The summer after college I worked for an insurance agency in North Carolina. It was a temporary job, just enough to get me through the summer with some money in my pocket and funds for my great adventure to California.
I had decided sometime during senior year of college that I was not going to go right into the work force and found a friend to travel with me to spend the winter at a ski resort.
It was early October when I decided to take the journey just in time to get settled in and find a job before the snow started to fall. We chose Squaw Valley, mainly because we had several other friends that had moved there earlier and allowed us to sleep on their couch while we looked for a place.
I packed my bags and made all the necessary arrangements to meet my friend in Cincinnati, told my parents goodbye and headed down the road. Living in Greensboro, North Carolina, I was going to travel Interstate 40 until I reached Tennessee and then get on I-75 to go up through Kentucky.
I was not across the border for more than ten miles when my car started sputtering. For some reason the gas guage was not reading correctly and my car basically stalled. I was heading up the east side of the Appalachian Mountains and apparently the hill caused the car, since it was already low on gas to essentially run out.
I had my bike on the back of the car so I grabbed it and started down the road to the nearest house that I could find and called a tow truck. A few hours later I was standing at the gas station in a small town just off of the highway. Unfortunately it was a Saturday night and the mechanic was not there until Monday morning, so I had to stick around and wait.
Saturday night in Lake City, Tennessee was interesting to say the least. Basically I purchased a six pack of beer and sat in the hotel room watching bad television. At least football was on Sunday so I got to watch the games as I basically waited for Monday morning.
Monday morning came along and I spent the greater part of the day travelling to Knoxville in a tow truck, hoping that the Honda dealer would have a better reason that my car was not running properly.

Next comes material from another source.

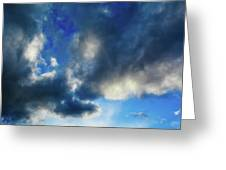 Joshua Tree Sky Greeting Card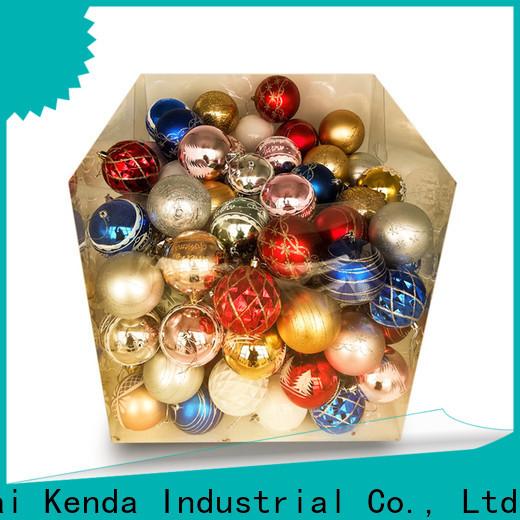 Kenda 2020 large christmas ball ornaments wholesale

After what seemed like an eternity the mechanic explained that the car was running on two cynlinders out of four and that I would be lucky to make it to Cincinnati. Of course at that I called my friend and asked if he wanted to pick me up and we would rent a Uhaul for the rest of my stuff. Needless to say he was slightly upset by the fact that he had to drive down to Knoxville, but he would leave right away.
I spent long times waiting before, a cancelled flight at JFK during ‘the perfect storm,’ a few hours in Salt Lake, the Sunday in Lake City, but that day was the longest wait I experienced. This was the start of a new life for me and already it was starting on a bad note, although I would realize years later that it was my luck for travelling rather than bad luck on that particular day.
When my friend arrived, we had two hours before the dealer closed to transfer the belongings from my car to his. I agreed to sell the vehicle to the dealer and use the money to rent a Uhaul. Slowly but surely we moved all my belongings and left the keys in the car. As we drove around to the front of the dealer’s lot we realized that the gate was locked and that all the employees had travelled home for the evening.
Of course, all we could do was call the police and let them know what had happened. Apparently the mechanic was still across the street at the Gentlemen’s club and would meet us in a few minutes. So after a few he emerged from the entryway and made his way across the street to let us out. Leaving the lot we laughed at the irony of the situation and decided that if we turned back now we would admit defeat way too early in the trip, so we kept on going… and that will be a story for another day.